Desvelar la verdad no es tarea fácil ni grata ni evidente. Y muchas veces nos forjamos un carácter que dificulta o impide que los demás lleguen hasta nosotros, para no mostrar nuestra fragilidad, nuestra necesidad, nuestras carencias. El disimulo como naturaleza. Entonces… ¿Cómo averiguar lo que realmente nos pasa? ¿Cómo deducir, concluir e interpretar lo que les pasa a los demás seres humanos? Por ello no es baladí que el personaje principal – que vive en el disimulo y se ha pasado muchos años ocultando su verdad íntima – sea el presidente de un tribunal de justicia francés. Un juez áspero, duro, implacable, maniático con las formas, obsesivo con el fondo, pero consciente de las limitaciones de poder conocer la verdad para juzgarla con un mínimo de rectitud, imparcialidad y justicia.
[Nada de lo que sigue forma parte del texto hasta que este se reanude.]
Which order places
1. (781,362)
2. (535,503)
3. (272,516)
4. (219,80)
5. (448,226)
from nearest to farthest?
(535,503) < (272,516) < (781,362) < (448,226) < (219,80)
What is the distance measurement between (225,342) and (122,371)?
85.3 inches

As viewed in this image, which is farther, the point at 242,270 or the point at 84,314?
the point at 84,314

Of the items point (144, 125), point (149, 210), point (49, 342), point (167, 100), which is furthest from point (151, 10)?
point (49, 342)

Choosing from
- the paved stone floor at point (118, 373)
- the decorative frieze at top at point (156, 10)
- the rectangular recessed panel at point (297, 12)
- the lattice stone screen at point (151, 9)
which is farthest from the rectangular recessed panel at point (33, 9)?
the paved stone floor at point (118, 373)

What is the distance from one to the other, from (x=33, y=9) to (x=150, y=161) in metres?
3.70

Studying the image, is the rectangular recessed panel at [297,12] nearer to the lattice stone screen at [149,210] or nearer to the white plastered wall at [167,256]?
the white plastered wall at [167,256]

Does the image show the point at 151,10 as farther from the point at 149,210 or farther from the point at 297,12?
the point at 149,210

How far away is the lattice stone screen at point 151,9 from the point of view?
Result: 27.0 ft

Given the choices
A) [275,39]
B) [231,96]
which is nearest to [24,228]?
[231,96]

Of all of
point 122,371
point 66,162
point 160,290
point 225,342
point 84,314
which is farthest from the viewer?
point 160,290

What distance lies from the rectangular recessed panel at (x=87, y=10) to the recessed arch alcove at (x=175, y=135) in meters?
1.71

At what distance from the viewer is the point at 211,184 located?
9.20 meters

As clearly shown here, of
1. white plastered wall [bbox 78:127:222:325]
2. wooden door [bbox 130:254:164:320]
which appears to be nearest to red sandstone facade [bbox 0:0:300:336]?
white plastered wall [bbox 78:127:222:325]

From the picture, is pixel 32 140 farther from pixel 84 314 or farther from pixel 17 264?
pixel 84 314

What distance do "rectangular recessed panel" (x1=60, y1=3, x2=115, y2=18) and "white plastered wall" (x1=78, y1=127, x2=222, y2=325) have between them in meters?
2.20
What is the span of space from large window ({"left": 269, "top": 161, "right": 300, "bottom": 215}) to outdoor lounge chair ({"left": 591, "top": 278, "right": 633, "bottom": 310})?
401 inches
Pareciera que esta cinta hurtara el eje central del relato, desconcertando al espectador que no sabe por qué derroteros quiere su guionista y director llevarle. A primera vista es un drama judicial, ya que asistimos a las vistas por un asesinato de un bebé de 7 meses. ¿Es el padre culpable? ¿Dice la madre la verdad? ¿Qué ocultan los silencios? ¿Quién miente? No sabremos la verdad aunque al final habrá un veredicto. Pero todo ese drama que presenciamos paso a paso – desde la elección de los miembros del jurado, la retahíla de testigos, las deliberaciones formales e informales del jurado hasta su desenlace – es el mero telón de fondo, el marco que contiene el meollo del cogollo de la trama: la inexorable presencia turbadora de la faz del amor.
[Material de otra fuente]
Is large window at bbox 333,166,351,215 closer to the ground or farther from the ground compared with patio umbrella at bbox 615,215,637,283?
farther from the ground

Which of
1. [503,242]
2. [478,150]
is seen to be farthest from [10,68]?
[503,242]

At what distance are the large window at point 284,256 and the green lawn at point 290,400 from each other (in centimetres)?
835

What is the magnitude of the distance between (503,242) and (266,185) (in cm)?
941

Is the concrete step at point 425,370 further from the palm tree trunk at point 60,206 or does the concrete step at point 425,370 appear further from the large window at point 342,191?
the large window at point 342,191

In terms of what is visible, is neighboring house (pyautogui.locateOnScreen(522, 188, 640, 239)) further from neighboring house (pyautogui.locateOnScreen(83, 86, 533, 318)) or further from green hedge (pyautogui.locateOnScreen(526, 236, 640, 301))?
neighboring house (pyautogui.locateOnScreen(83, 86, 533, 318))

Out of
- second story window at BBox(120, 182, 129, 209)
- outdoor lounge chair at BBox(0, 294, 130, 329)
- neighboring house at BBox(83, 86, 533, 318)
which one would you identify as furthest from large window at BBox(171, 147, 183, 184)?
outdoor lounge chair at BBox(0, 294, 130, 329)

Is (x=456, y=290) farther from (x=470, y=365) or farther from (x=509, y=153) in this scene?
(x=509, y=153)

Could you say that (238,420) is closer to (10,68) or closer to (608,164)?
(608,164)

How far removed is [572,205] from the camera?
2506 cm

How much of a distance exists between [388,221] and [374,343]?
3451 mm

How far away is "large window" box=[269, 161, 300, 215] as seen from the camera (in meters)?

Con similares argucias, zigzagueos y disimulos el juez revela y desvela, poquito a poco, con recelo, turbación, desconfianza y sobriedad, su historia de amor largamente negada y callada con una miembro del jurado que le salvó la vida hace más de un lustro. Hay algo pero no conocemos lo que hay, sentimos algo pero no estamos seguros de lo que sentimos, barruntamos algo pero no sospechamos hacia dónde nos llevará. La parcialidad y parquedad de nuestra visión del mundo dificulta que seamos capaces de conocer lo que realmente está sucediendo o ha sucedido. Las dos historias – la pública y la privada – se complementan y completan mutuamente. Podemos sacar nuestras conclusiones pero ¿quién nos asegura que se corresponden con la realidad?
Filme atípico, embozado y muy ameno pese a lo que pudiera parecer, lleno de ingenio y con una sabia dosificación del relato, contiene dos interpretaciones modélicas (Fabrice Luchini y Sidse Babett Knudsen) que redondean el conjunto. Una pieza de cámara encantadora.